Bu salgın sırasında gelişmiş ülkelerin ekonomileri gerileme gösterse de halklar  kapanma dönemlerinde tatmin edici düzeyde finansal olarak desteklenmişlerdir.

Diğer taraftan devleti güçlendirme derdinde olmayan yönetimlerin yönettiği ülkelerde halk kendi başının çaresine bakmak zorunda bırakılmıştır. Çünkü bu gibi ülkelerde herhangi bir kriz dönemi ile ilgili öngörüye ve bilimsel veriye dayalı çalışmalar yapılmamıştır.

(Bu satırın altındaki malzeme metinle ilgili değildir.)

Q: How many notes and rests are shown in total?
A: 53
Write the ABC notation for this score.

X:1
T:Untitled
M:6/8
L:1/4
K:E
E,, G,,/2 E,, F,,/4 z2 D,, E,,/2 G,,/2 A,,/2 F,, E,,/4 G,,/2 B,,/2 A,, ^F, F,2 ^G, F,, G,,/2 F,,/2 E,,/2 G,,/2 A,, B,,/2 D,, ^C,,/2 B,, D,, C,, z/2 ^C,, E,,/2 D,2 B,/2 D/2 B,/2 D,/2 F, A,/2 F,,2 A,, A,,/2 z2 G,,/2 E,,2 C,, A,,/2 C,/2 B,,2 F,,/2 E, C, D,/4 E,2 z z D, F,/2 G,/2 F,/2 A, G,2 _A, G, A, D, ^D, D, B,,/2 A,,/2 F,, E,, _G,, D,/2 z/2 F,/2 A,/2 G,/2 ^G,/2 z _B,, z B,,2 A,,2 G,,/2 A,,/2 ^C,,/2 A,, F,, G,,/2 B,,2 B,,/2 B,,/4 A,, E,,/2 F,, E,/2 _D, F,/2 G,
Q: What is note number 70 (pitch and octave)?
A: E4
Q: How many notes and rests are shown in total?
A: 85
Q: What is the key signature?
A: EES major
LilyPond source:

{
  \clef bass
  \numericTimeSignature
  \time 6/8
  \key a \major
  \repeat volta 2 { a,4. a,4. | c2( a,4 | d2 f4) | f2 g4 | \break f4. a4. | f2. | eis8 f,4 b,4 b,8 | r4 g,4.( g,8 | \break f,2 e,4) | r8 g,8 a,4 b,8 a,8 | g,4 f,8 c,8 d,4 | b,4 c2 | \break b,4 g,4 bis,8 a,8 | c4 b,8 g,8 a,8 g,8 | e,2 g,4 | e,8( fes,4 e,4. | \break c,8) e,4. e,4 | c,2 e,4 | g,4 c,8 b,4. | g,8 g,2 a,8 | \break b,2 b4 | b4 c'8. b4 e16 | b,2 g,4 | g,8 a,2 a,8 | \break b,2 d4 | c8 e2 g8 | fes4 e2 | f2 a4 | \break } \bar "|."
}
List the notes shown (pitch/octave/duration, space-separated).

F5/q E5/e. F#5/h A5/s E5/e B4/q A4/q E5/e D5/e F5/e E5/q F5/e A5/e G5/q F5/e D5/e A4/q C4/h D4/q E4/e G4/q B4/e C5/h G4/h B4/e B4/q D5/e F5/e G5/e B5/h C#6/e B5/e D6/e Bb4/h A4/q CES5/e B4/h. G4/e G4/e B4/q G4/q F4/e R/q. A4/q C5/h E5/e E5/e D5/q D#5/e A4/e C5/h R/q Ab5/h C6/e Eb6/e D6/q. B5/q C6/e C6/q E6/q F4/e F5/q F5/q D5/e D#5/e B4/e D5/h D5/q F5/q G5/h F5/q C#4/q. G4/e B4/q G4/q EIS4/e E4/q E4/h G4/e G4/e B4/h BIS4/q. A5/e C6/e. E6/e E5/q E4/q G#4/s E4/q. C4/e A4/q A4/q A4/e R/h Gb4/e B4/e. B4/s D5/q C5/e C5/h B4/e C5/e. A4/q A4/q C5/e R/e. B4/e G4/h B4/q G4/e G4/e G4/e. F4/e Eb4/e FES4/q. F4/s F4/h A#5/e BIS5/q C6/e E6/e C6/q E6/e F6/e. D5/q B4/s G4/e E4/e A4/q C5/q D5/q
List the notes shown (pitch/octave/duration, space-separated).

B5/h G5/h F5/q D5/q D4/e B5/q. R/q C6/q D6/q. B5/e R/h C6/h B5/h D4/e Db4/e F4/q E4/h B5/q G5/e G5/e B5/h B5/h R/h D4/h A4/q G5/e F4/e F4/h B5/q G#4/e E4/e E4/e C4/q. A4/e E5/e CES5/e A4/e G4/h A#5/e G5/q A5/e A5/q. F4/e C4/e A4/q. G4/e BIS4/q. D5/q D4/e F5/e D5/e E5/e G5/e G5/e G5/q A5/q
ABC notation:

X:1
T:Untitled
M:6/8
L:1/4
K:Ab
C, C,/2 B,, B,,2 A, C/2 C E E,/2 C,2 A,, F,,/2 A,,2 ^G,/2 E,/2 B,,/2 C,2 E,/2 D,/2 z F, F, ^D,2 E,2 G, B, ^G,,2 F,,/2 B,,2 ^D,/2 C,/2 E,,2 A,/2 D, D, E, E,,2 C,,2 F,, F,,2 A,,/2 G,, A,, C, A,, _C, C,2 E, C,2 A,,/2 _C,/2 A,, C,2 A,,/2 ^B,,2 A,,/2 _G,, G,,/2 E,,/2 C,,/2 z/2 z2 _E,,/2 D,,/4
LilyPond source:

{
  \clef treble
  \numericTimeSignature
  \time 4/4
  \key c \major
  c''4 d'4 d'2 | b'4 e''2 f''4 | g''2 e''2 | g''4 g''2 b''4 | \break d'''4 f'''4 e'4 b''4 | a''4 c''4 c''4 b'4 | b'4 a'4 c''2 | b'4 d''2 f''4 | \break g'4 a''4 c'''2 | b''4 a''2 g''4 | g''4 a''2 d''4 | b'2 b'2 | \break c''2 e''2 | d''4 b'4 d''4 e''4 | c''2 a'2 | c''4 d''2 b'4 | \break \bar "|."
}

KKTC de maalesef  bu plansız yakalanan ülkeler sınıfına girmektedir. 

Yıllarca bütün konsantrasyonunu devlet çalışanlarının maaşlarını ödemek, yandaşlara isthdam sağlamak, devlet etrafına çöreklenen çıkar gruplarına ihale dağıtmak olan bir geleneğin yurttaşlarını getireceği durum bundan daha iyi olamazdı.

İşte şimdi bu plan ve projesizliğin bedelini halk olarak hepimiz ödüyoruz ve ödemeye devam edeceğiz.

Halbuki bize her zaman destek olan bir Türkiye Cumhuriyeti ve teknik devlet olamadığımız için finansmanına istenilen derecede ulaşamadığımız bir Avrupa Birliği iyi bir hazırlıkla bizlere gerekli parasal desteği verebilirdi.

Türkiye ile yapılan protokollerdeki gecikmeler ve populist yaklaşımlar Türkiye'den alınması  gereken desteği büyük ölçüde azaltmıştır.

Ancak devleti yönetenler reel sektörün gerçek ihtityacı temelinde herhangi bir kriz anında kullanılabilecek destek paketi ile ilgili plan ve proje hazırlanmış olsa idi, Türkiye’deki yönetimin buna hayır demesi mümkün olmayacak ve devlet her türlü krize her zaman hazır olacaktı.

Diğer yandan Türkiye Cumhuriyetine proje ve plan sunulmadığı için, Avrupa Komisyonuna da afet durumlarında  reel sektörün ihtiyaç duyabileceği  kaynağın kullanımını detaylarından bir proje ve plan da sunulmamıştır. 

Güney Kıbrıs  pandemi döneminde Avrupa Komisyonundan  3 Milyar Euronun üzerinde destek alırken,  KKTC hükümeti de Ekonomik Örgütler aracılığı ile tüm sektörlerin kapanması halinde ihtiyaç duyulabilecek  kaynağı alabilirdi.

Üstüne üstlük  tüm ekonomik sektörler için çok önemli olan bankalarımızın uluslararası denetim standartları çerçevesinde hazırlanmış mali raporları ile Avrupa bankacılık otoritesine girmesi de yapılmamıştır. 

Halbuki  finansmana en çok ihtiyaç duyulduğu bu zamanda  Avrupa finans sisteminden çok düşük faizlerle alınacak kredilerle piyasanın canlıığı az da olsa devam ettirilebilirdi.

KKTC hükümeti 2004 yılında Avrupa Komisyonun Kıbrıs adası ile ilgili karara bağladığı 10 nuncu protokolun Kıbrıs Türklerine sağladığı ekonomik açılımlarıın hiçbirini kendi  insiyatifi ve projeleri  ile kullanmaya çalışmamış, Avrupa Komisyonun Kıbrısta görevlendirdiği ve Kıbrıs Türk tarafı ile ilgili proje hazırlayan Kıbrısın Türk tarafının esas ihtiyaç ve isteklerinin tam olarak ne olduğunu bilmeyen birkaç uzmanın hazırladığı projelere dayalı küçüçük miktarları görmekte ve sonra da Avrupa Komisyonunun bize yardım etmediğinden bahsetmektedirler. 

Bu davranış Kıbrıs Türk halkını seven ve onların refahını isteyen bir davranış değildir.

Sonuç olarak, bugün gelinen durumda KKTC hükmeti yine borçlanmakta, yine sıkıntı yaşamakta, yine işyerlerini kapatmakta ve her geçen gün halkı ekonomik yönden daha kötü duruma düşürmektedir.

İ
Kıbrıs Türkü silkinip elde etmek istediklerini iyi bir proje ve plan ile elde edebilmeli, bunu yaparken de kendi özgüveni ile gerek Türkiye ve gerekse Avrupa Birliği komisyonundan gerekli desteği alabilmelidir. 

Bugün gelinen durum olağanüstü plan, olağanüstü proje, olağanüstü deneyim ve olağanüstü bilgi ister.